It's a fine plan and a good alternative to the disruption and slaughter caused by war. The only problem is that Saddam is extremely unlikely to agree to it.

Our usual allies who are resisting Washington's grand design for Iraq are not doing so out of love of Saddam Hussein, out of cowardice, or because they have made separate oil deals. They are resisting for fear of the chaos that war would bring to the entire region and out of concern for the severe setback to international cooperation and international law.

The other members of the Security Council will very likely go along with a tougher set of inspection demands, but in the end they will be stymied when Saddam refuses to cooperate in good faith. This will leave the Bush administration in the position of saying, ''I told you so,'' and the US-led invasion will proceed.

But an ultimatum to Saddam, to let in armed inspectors or face the bombing of weapons plants and sites, would have several advantages over other approaches.

First, it would spare a lot of casualties among US troops and Iraqi civilians.

Second, it would get rid of the weapons of mass destruction that are Bush's rationale for full-blown war. If Saddam refused, he would face the demolition not just of known weapons plants but of the ''presidential palaces'' that have long been suspected as hiding weapons development.

Third, this approach would prevent the need for a prolonged US occupation.

Fourth, there would be far less damage to the fabric of multilateral cooperation and international law.
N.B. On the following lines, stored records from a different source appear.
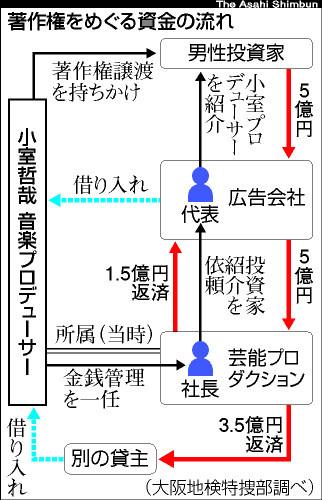 081104_komurotetsuya.jpg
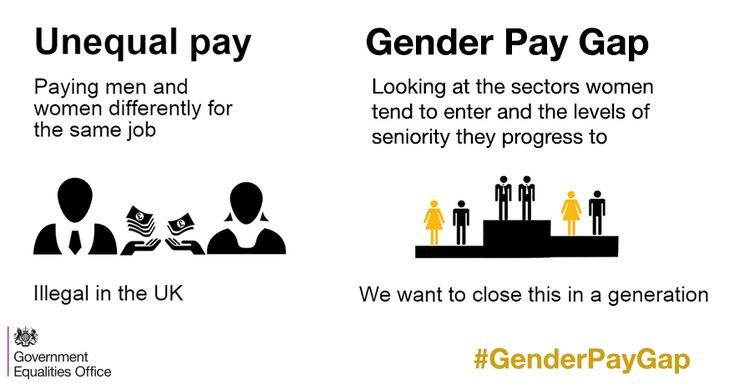 Storify - Equal Pay Day 2016  Client: Hatch  The current gender pay gap means that women effectively stop earning relative to men on this day in November. This day is referred to as Equal Pay Day and varies according to the actual pay gap each year – in 2016 Equal Pay Day is the 10th of November.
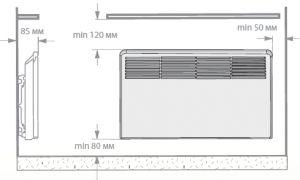 схема монтування електричного конвектора для дачі, квартири приватного будинку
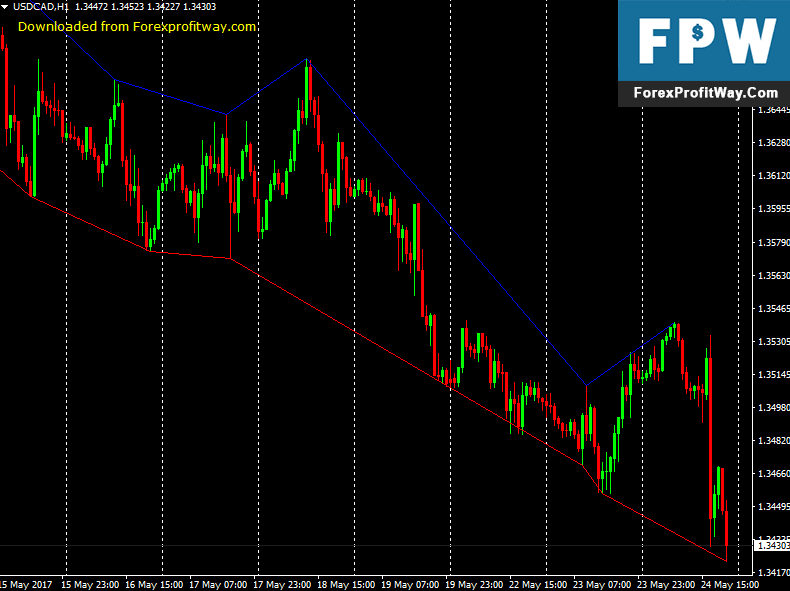 Download Zig Zag Exit Forex Indicator For Mt4   Forexprofitway Com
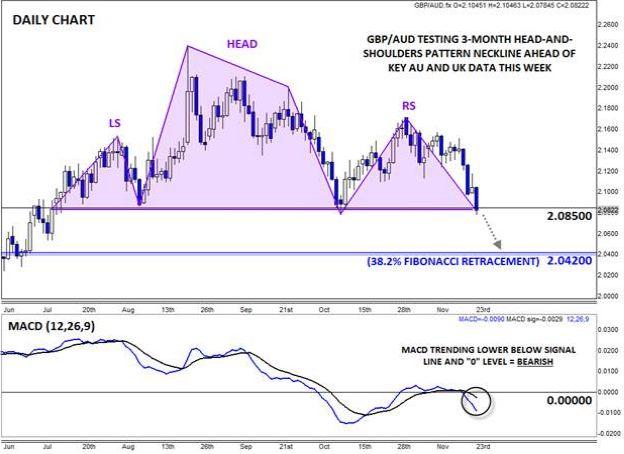 GBP/AUD: Почему ценовое движение этой недели может задать тон до конца года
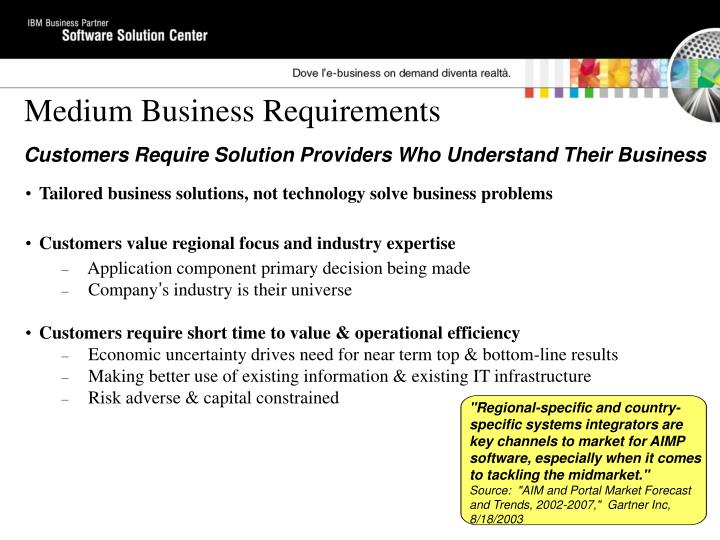 Tailored business solutions, not technology solve business problems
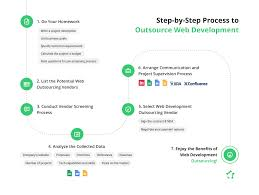 Outsource Web Design And Development Right Way To Outsource Web Development Complete Guide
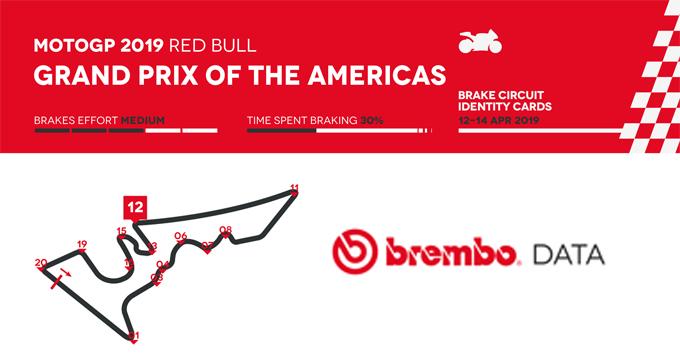 03 - Red Bull Grand Prix of The Americas_MGP_en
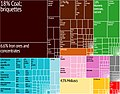 Kore DR Export Treemap.jpg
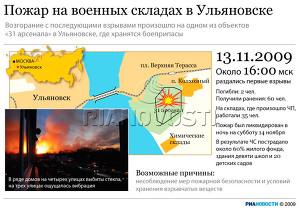 Пожар на военных складах в Ульяновске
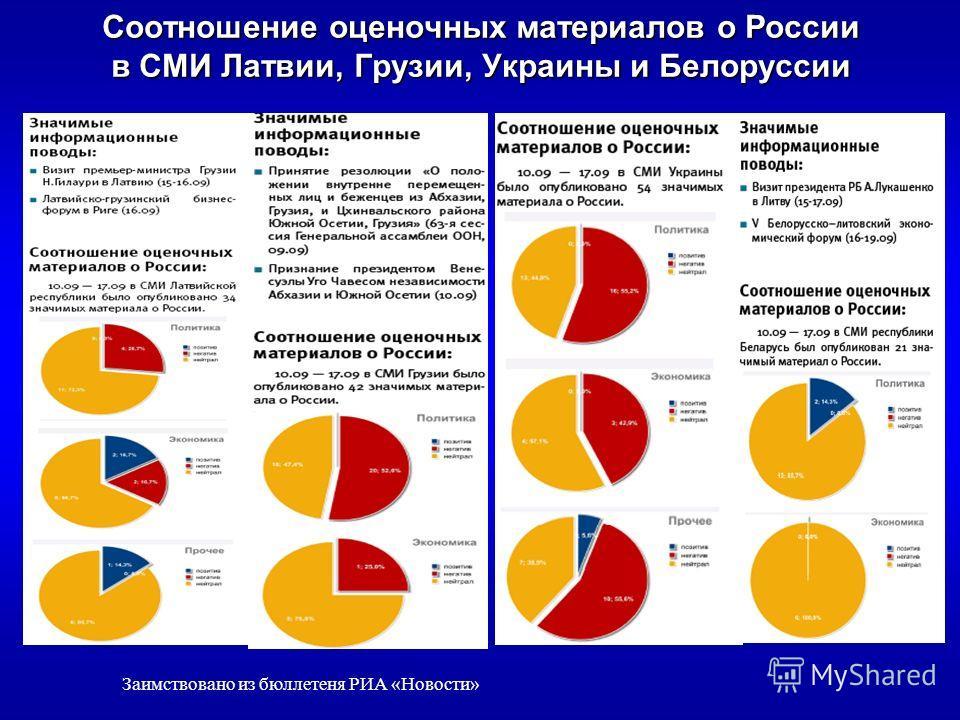 Частота упоминания Д.А.Медведева и В.В.Путина в зарубежных СМИ Заимствовано из бюллетеня РИА «Новости»
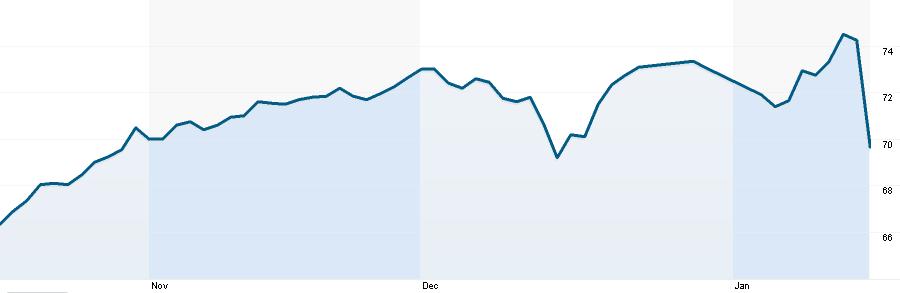 Vývoj ceny akcií společnosti Nestlé v CHF za poslední 3 měsíce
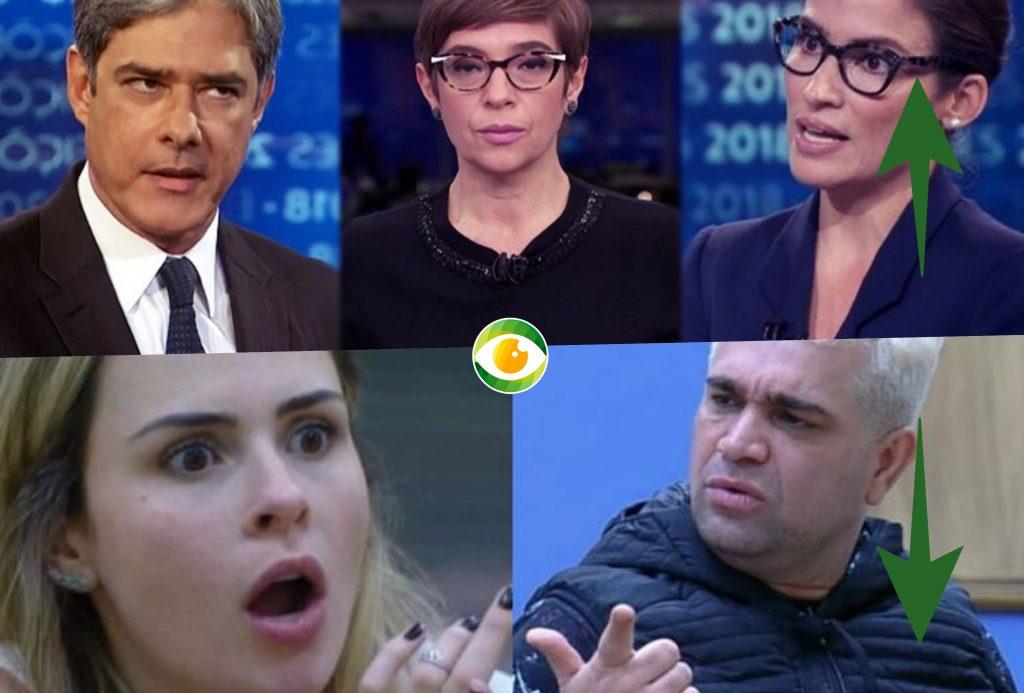 Jornal da Globo com Renata Lo Prete e A Fazenda 10 da Record estão no Subiu, desceu de hoje!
Fifth, it would neutralize Iraq as a military threat to the region without the disruptive side effects that might prove more disastrous to world peace and US interests than Saddam himself.

Finally, bombing weapons sites would indicate that the United States is very serious while stopping short of all-out war. That, in turn, might allow for one round of diplomacy that could result in a viable inspection system. If Saddam is denied weapons, one way or another, we can avoid all-out war.

Invasion of Iraq would mark the failure of US power to use its influence in proportion to achievable US goals. There are military alternatives that add up to more realistic defense policy than going to war.
__________________________________________________________

Robert Kuttner's is co-editor of The American Prospect. His column appears regularly in the Globe.

© Copyright 2002 Globe Newspaper Company.

boston.com



To: tekboy who wrote (52311)10/16/2002 10:42:14 AM
From: carranza2  Read Replies (2) | Respond to of 281500
 
The scenario that bothers me and which I can't see more than three or four stages into the future is one in which Israel's enemies, Hizbollah being the most likely aggressor, take advantage of the move against Iraq, provoking an Israeli response--perhaps a new invasion of S. Lebanon--that draws in Syria and maybe Iran when Hizbollah gets hammered.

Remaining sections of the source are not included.